TC devleti tam da böyle bir yargılamanın gerçekleştiği bir anda; sanık sandalyesine oturtulmasına neden olan Sur, Şırnak, Cizre katliamlarının bir benzerini, hatta buralarda kullandığı savaş gücü ve makinalarından daha ağırını kullanarak Efrîn’de insanlık ve ağır savaş suçlarını işlemeye devam ediyor. Onun içindir ki, tarihin tanıdığı en barbar güçlerden biri olarak kabul edilen bir mirasın sahibi olan 20. yüzyılda olduğu gibi 21. yüzyıla da aynı niteliği ile de anılmaya devam eden sömürgeci-barbar TC devletinin böyle bir süreçte Daimi Halk Mahkemesi’nde sanık sandalyesine oturtulmuş olması; onun işlemekte olduğu ağır savaş ve insanlık suçlarını, zamana ve tarihi bırakmadan yargılamak, uluslararası alanda; insanlık vicdanının, erdemlerinin, adaletinin, ahlakının, özgürlük ve demokrasi değerlerinin, mazlumların haklarının savunulması, ezilenlerin, yok sayılanların, baskı altında tutulanların sesinin yükseldiği bir kürsü anlamına geliyor.

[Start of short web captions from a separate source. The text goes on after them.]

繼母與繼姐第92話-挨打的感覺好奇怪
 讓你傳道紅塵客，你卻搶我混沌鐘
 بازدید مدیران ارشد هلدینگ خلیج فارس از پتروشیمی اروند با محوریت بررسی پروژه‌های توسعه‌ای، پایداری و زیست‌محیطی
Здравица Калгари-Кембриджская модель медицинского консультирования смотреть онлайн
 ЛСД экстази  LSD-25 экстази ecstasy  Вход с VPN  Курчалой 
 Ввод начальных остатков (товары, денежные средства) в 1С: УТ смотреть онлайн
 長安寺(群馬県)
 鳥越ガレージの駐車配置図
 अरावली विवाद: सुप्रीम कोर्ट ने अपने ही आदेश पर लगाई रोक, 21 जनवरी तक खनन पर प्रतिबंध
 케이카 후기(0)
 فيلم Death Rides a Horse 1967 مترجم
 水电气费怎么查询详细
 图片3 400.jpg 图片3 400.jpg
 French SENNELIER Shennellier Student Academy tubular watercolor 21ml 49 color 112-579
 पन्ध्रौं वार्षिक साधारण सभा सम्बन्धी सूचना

O nedenledir ki; Avrupa’da, Paris’te yaşayan Kürdistan halkı, dostları, sosyalist, devrimci özgürlük ve demokrasi güçleri için, 15-16 Mart tarihleri; işgalci TC devletinin, toplanacak olan Kalıcı Halk Mahkemesinde, Efrîn’de işlemekte olduğu ağır savaş ve insanlık suçları nedeniyle “tarih yargılayacaktır” demeden, bugün yargılayacakları ve mahkum edecekleri günler anlamına geliyor. 

TC devletinin ikinci ayını doldurmak üzere olduğu Efrîn işgal saldırılarının daha da yoğunlaştırıldığı bir süreçte bunlar yaşanıyor. Ancak bu saldırılara karşı halk olarak, Kürtlerin dostları, sosyalist, devrimci, demokrat güçler olarak tam bir seferberlik ruhuyla hareket etmekten de başka bir yol bulunmuyor. Özgürlük ve demokrasi hareketi bu doğrultuda görev ve sorumluklarını yerine getirmeye hazır olduğunu açıkladı. O nedenledir ki, şimdi TC devletinin işgal saldırılarına karşı yarın çok geç olmadan, her koşul altında, bulunulan her mekan ve ortam da harekete geçmenin, sesleri yükselterek, mücadele etmenin tam zamanı.